__Teks Latihan__
+--

Perkembangan internet ternyata tidak dibarengi dengan kecerdasan intelektual, sosial, dan emosional. Masyarakat Indonesia termasuk gampang yang percaya begitu saja terhadap suatu pemberitaan sehingga generasi saat ini merupakan yang paling rentan terhadap bahaya hoax. Sangat disayangkan jika rakyat Indonesia yang harusnya bisa menikmati bonus demografi di 2030 nanti justru diisi oleh orang-orang yang tidak cerdas dalam bermedia sosial.
Definisi Hoax
            Hoax (baca: hoks) artinya berita bohong, informasi palsu, atau kabar dusta. Istilah ini populer seiring popularitas media online, terutama media sosial. Menurut kamus bahasa Inggris, hoax artinya olok-olok(an), cerita bohong, dan memperdayakan alias menipu.
Arti hoax menurut para ahli adalah deliberately fabricated falsehood made to masquerade as truth (MacDougall, Curtis D, 1958). Hoax adalah sebuah kebohongan yang secara sengaja dibuat yang “menyamar” seolah berita itu adalah sebuah kebenaran.
Dalam literatur jurnalistik, istilah yang semakna dengan hoax adalah libel, yakni berita bohong, tidak benar, sehingga menjurus pada kasus pencemaran nama baik. Bisa juga disamakan dengan berita buatan (fabricated news) atau berita palsu/bohong (fake news). Pemberitaan yang tidak berdasarkan kenyataan atau kebenaran untuk maksud tertentu.
Menurut Wikipedia, hoax adalah sebuah pemberitaan palsu adalah usaha untuk menipu atau mengakali pembaca/pendengarnya untuk mempercayai sesuatu. Padahal sang pencipta berita palsu tersebut tahu bahwa berita tersebut palsu. Kata hoax berasal dari “hocus pocus” dalam bahasa Latin “hoc est corpus”, artinya “ini adalah tubuh”. Kata ini biasa digunakan penyihir untuk mengklaim bahwa sesuatu adalah benar, padahal dusta.
Kata hoax mulai populer pertama kali di kalangan netter (pengguna internet) Amerika, didasarkan pada sebuah judul film yang berjudul "The Hoax" tahun 2006. Film ini dibuat berdasarkan buku novel dengan judul yang sama oleh Clifford Irving dan berfokus pada biografi Irving sendiri. Banyak kejadian yang diuraikan Irving dalam bukunya yang diubah atau dihilangkan dari film sehingga tidak sesuai dengan novel aslinya. Hal ini membuat Irving marah.

+--

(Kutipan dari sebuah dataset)

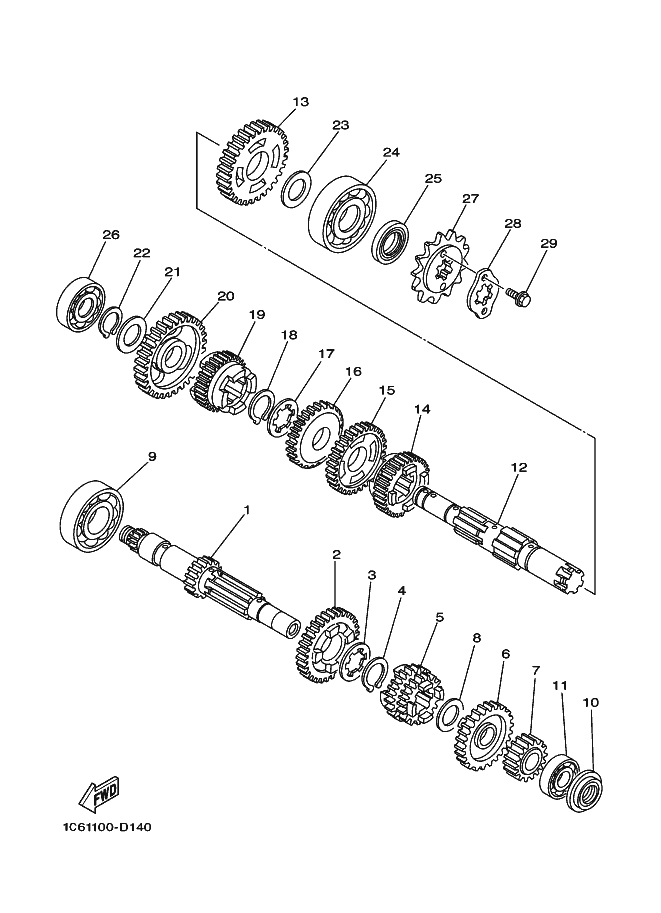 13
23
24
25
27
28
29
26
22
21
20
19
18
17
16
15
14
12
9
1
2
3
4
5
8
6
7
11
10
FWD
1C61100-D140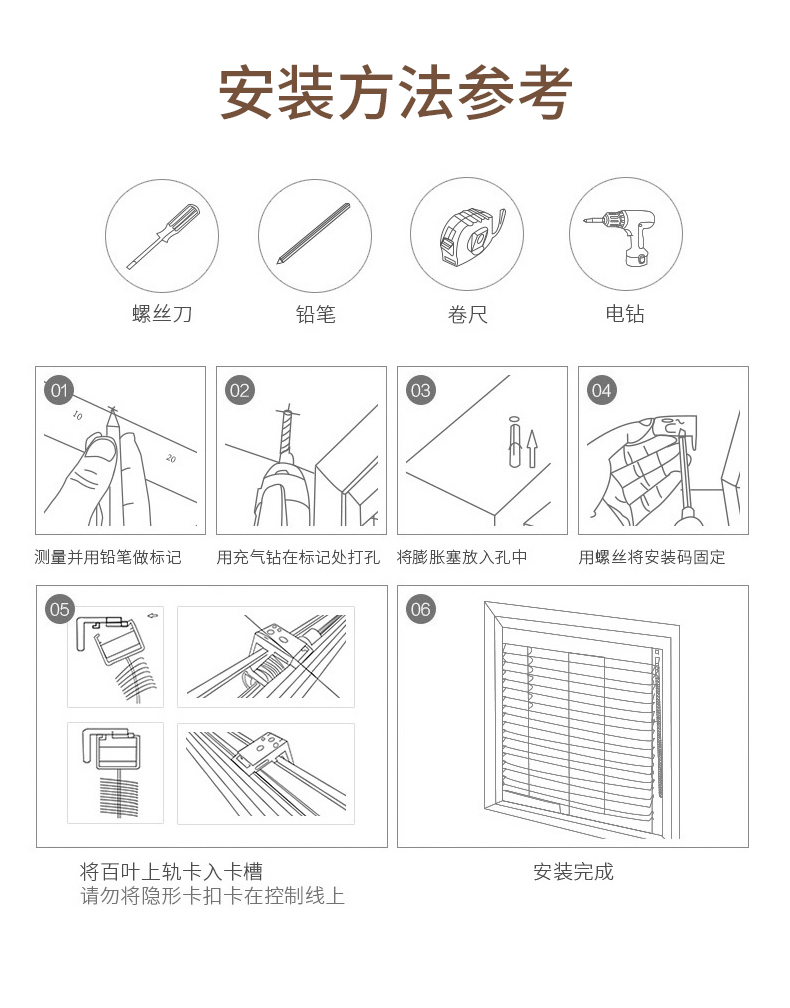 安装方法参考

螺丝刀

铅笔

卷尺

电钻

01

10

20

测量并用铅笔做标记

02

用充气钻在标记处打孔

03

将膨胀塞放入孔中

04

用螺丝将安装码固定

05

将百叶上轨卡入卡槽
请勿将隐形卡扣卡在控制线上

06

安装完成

+--

__Soal Latihan__
- a) Jawab pertanyaan tentang teks hoax ini dengan singkat:
(i) Menurut kamus bahasa Inggris, apa arti hoax?
(ii) Dalam literatur jurnalistik, istilah apa yang semakna dengan hoax?
(iii) Apa judul film yang membuat kata hoax mulai populer, dan tahun berapa film itu dibuat?
- b) Tulis lanjutan teks tentang hoax ini, mulai sesudah kalimat terakhirnya.
Materi tersebut sama sekali tidak dipakai dalam latihan ini.

__Kunci Jawaban__
- a)
(i) Olok-olok(an), cerita bohong, dan memperdayakan alias menipu.
(ii) Libel.
(iii) "The Hoax", tahun 2006.

- b)
Film The Hoax pun disebut sebagai film yang benar-benar hoax karena dianggap sebagai film yang banyak mengandung kebohongan. Sejak saat itu banyak kalangan terutama para netter yang menggunakan istilah hoax untuk menggambarkan suatu kebohongan, lambat laun penggunaan kata hoax di kalangan netter makin gencar.
Mengenal Hoax
Berita palsu atau hoax kerap beredar di dunia maya dan bukan hal baru di media sosial, menurut aktivis Southeast Asia Freedom of Expression (SAFEnet) Damar Juniarto dikutip dari Tempo.co (5/1/2017), disebutkan ada tiga ketegori fake news atau berita palsu, ada yang bertujuan untuk hiburan dan ada juga yang bertujuan politis.
Berita palsu ada yang dibuat untuk hiburan atau sekedar lucu-lucuan, bentuknya bisa berupa meme, pesan berantai atau infografis. Berita seperti itu biasanya dibuat sebagai candaan dan tidak perlu ada penindakan hukum.
Selanjutnya, ada juga berita palsu yang dibuat untuk meraup keuntungan dengan mengundang "clickbait". Informasi seperti ini dibuat dengan memelintir berita atau informasi sehingga seolah betul-betul terjadi. Informasi seperti itu harus dipilah lagi karena bermuatan merugikan orang lain.
Terakhir, ada hoax yang merupakan strategi politik untuk menjatuhkan lawan, disinformasi bahkan diarahkan ke segregasi sosial. Berita ini mayoritas berisi kebohongan, fitnah, dan bersifat membunuh karakter seseorang atau lawan-lawan politiknya di dunia maya. 

Sementara menurut Dewan Pers dalam rilisnya (3/11/2016), jenis-jenis media massa ada yang profesional, partisan, dan abal-abal. Saat ini jumlah media di Indonesia 43 ribu lebih, namun yang lolos verifisasi hanya 211 media, termasuk media online.

Media profesional yaitu media yang memiliki kantor redaksi, berbadan hukum, mempunyai karyawan pers yang telah lulus sertifikasi uji kompetensi dari Dewan Pers, dan memiliki kantor perwakilan (biro).

Media partisan yaitu media yang hanya hadir ketika ada momen-momen tertentu, seperti ajang pilkada atau pemilu untuk kepentingan partai. Media abal-abal merupakan media yang tidak jelas karena tidak memiliki kantor redaksi serta tidak memiliki karyawan pers, tugasnya hanya menyebarkan berita hoax, dan menakut-nakuti sumber berita.

Mayoritas media saat ini masuk kategori abal-abal.  Dewan Pers mencatat, sebanyak 75 persen dari 2.000-an media cetak di Indonesia belum berbadan hukum dan produk jurnalistiknya tak memenuhi prinsip jurnalistik. Hanya 567 media cetak yang dikategorikan media profesional.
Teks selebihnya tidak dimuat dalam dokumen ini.